Stored data
----

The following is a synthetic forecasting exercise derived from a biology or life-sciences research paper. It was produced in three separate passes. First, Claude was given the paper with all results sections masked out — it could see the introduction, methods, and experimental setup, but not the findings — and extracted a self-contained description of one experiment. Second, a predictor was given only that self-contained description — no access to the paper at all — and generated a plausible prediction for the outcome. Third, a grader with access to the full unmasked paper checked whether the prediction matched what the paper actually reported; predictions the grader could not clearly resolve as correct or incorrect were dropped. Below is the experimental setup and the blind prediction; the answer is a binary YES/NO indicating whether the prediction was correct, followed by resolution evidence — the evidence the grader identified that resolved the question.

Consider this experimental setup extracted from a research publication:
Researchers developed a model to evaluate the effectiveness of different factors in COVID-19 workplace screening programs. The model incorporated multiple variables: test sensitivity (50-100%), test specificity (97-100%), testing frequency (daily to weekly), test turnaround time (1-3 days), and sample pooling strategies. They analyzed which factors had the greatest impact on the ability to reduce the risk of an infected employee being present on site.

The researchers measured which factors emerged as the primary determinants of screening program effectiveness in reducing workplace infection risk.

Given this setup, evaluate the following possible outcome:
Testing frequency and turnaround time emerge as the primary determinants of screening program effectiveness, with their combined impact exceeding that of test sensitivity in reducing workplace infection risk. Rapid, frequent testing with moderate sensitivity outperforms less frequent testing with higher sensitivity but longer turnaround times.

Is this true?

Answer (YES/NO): NO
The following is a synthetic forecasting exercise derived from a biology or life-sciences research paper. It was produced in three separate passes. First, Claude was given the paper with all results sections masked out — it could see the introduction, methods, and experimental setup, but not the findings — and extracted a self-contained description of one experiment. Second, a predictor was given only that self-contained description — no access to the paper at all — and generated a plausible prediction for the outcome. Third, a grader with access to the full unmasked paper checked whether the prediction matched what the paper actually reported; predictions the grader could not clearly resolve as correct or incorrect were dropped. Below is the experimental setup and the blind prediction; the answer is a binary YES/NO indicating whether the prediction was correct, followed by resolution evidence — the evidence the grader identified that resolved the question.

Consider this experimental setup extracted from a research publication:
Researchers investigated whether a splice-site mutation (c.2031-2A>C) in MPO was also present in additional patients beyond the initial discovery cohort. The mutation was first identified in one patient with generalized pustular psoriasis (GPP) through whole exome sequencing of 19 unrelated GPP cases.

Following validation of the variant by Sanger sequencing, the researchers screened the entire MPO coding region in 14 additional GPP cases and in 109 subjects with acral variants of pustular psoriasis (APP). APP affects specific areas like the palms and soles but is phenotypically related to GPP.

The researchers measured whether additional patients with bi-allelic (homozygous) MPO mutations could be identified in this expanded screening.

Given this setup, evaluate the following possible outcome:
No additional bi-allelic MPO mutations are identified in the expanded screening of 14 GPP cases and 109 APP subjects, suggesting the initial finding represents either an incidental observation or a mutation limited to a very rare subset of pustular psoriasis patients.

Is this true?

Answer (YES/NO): NO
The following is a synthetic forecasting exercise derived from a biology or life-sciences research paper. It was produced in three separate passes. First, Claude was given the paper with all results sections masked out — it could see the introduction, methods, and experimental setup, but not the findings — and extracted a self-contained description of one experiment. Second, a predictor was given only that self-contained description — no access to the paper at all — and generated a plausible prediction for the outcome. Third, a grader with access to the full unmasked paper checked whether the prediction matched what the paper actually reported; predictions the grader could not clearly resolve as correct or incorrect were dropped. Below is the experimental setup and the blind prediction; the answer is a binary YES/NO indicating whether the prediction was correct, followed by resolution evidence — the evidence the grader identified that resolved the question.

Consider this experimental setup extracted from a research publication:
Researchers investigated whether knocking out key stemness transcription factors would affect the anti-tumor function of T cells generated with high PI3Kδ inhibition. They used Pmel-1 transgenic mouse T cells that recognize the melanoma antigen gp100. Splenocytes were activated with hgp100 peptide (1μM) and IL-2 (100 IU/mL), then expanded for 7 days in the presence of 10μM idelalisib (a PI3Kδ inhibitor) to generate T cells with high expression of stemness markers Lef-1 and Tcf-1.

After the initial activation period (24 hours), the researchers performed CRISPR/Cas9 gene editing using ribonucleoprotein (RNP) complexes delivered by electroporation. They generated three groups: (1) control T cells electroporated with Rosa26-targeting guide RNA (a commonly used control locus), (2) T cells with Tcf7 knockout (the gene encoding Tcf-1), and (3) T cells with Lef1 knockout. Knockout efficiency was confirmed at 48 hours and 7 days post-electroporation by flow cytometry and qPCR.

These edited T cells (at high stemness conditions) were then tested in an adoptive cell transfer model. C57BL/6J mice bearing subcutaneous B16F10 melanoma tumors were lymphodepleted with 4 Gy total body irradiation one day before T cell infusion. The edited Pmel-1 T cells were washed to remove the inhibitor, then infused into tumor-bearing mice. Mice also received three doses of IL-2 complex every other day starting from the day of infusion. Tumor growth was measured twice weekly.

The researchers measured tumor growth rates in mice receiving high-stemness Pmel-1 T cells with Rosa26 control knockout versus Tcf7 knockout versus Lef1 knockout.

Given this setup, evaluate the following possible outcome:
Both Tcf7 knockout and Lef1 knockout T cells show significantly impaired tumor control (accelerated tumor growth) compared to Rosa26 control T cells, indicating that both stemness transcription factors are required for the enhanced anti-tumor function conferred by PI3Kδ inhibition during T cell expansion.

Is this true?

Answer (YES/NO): YES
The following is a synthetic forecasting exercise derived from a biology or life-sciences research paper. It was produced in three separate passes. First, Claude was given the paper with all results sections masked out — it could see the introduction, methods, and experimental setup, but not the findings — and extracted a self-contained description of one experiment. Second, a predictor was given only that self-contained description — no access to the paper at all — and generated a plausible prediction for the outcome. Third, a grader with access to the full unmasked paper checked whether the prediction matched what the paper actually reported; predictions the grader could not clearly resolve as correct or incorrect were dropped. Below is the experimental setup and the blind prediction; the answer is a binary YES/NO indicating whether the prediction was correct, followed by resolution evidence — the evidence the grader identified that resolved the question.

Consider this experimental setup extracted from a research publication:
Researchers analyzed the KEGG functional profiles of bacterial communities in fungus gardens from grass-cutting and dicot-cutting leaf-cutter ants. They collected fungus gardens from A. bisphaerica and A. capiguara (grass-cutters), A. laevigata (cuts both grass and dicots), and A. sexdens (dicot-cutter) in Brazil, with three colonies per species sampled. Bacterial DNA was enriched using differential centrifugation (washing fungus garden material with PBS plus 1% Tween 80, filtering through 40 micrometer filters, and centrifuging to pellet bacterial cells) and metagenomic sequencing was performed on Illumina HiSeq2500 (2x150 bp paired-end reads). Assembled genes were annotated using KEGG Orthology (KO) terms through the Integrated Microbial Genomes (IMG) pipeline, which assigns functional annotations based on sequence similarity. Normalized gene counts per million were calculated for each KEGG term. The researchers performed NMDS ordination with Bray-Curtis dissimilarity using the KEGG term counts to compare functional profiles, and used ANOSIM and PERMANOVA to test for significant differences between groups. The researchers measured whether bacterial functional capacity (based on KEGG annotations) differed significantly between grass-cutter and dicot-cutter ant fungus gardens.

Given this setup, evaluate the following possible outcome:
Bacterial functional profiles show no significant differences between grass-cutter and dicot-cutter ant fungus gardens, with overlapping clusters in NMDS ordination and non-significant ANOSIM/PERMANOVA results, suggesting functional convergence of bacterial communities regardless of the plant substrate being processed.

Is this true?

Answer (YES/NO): NO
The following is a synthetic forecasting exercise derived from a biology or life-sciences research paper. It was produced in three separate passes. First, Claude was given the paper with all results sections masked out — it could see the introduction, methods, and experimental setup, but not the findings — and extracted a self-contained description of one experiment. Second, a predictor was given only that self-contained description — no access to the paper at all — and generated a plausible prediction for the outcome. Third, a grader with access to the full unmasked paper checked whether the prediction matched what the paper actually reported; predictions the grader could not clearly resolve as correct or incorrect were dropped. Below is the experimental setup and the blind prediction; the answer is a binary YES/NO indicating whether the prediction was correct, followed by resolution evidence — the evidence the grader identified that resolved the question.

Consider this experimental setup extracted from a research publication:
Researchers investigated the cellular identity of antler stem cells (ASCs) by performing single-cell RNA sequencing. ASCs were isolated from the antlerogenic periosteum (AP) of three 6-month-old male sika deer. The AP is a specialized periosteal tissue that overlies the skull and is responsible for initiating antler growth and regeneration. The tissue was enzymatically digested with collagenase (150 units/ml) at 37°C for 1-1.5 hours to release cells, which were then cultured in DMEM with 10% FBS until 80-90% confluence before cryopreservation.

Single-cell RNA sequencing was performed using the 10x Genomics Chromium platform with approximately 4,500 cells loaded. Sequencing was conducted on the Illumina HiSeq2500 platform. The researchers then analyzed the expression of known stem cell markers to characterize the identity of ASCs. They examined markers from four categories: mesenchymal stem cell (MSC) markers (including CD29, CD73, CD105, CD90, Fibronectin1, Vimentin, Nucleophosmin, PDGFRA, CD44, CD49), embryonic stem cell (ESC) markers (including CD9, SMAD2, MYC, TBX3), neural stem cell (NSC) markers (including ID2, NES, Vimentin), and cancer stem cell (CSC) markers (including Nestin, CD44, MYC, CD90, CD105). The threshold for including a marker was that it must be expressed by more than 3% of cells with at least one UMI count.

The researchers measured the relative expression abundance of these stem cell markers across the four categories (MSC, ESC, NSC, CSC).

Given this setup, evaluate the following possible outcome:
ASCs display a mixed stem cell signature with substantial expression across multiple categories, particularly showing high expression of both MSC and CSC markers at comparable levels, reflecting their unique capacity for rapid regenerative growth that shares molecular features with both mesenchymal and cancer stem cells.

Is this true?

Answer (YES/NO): NO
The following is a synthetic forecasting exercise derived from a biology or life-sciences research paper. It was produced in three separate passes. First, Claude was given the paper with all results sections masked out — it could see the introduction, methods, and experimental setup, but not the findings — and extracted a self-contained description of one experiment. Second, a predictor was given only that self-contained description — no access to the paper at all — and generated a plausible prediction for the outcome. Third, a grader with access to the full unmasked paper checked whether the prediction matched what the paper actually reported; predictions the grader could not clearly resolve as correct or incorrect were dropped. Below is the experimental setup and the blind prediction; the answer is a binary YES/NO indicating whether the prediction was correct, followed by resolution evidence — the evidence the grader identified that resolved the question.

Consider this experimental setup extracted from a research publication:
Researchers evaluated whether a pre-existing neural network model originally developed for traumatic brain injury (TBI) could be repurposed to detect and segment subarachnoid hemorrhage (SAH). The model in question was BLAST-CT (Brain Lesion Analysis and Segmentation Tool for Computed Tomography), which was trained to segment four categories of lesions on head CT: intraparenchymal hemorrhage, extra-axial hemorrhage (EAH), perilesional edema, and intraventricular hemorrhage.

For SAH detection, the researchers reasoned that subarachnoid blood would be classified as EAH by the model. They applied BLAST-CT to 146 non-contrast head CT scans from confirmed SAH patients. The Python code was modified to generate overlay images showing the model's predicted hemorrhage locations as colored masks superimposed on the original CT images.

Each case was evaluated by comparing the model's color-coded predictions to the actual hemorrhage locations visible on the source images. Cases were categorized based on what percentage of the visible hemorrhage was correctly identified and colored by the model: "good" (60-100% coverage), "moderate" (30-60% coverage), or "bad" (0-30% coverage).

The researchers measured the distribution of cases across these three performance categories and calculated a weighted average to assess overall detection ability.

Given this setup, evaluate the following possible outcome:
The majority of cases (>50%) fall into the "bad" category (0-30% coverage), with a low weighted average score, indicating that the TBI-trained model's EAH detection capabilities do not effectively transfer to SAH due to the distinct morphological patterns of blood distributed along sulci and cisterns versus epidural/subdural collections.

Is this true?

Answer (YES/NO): NO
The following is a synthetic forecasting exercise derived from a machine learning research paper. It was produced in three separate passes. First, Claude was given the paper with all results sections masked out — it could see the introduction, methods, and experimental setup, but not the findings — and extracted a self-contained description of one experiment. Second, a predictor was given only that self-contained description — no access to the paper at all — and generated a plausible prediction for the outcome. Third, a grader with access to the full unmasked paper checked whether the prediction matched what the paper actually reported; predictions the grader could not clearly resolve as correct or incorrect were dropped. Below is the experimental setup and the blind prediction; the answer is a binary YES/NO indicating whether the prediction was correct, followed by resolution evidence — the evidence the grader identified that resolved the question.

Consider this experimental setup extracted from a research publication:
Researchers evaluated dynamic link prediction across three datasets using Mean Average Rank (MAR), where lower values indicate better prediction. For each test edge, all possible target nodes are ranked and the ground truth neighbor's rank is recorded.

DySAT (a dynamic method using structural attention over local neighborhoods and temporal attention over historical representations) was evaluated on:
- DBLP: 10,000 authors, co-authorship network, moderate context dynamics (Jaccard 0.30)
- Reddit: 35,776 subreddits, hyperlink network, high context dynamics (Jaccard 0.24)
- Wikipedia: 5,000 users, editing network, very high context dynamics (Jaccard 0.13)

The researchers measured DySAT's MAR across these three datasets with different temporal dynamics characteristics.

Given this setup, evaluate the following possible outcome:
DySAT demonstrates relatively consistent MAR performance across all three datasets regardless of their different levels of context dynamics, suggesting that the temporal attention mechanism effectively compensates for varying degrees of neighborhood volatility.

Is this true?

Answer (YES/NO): NO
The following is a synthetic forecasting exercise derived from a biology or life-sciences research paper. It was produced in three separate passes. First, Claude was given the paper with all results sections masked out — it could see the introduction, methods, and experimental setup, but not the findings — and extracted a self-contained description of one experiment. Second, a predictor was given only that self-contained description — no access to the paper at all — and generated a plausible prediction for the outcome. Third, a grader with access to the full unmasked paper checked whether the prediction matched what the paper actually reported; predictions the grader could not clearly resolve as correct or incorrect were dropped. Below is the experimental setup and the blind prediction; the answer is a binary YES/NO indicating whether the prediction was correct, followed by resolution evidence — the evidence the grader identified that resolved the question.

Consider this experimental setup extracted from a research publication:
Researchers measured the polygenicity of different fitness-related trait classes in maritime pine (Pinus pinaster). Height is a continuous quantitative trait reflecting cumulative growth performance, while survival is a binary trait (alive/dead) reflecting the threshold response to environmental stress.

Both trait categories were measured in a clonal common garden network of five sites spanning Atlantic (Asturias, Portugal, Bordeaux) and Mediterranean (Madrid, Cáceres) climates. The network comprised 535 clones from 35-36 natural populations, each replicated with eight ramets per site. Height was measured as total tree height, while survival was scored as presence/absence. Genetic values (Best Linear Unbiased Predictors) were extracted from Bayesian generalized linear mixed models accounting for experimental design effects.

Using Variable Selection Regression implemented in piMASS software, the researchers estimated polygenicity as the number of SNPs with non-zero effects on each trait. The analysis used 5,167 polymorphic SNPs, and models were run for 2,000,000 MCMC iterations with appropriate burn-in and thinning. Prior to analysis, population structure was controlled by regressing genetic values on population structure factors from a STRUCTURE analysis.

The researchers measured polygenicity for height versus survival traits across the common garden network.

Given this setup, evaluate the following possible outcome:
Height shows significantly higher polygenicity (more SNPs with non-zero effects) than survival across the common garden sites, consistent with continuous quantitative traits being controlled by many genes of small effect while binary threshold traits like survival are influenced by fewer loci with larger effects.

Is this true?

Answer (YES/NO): YES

----

Problem to work on
Answer with a single number: the count of lines in the records that contain "attention".

Response
2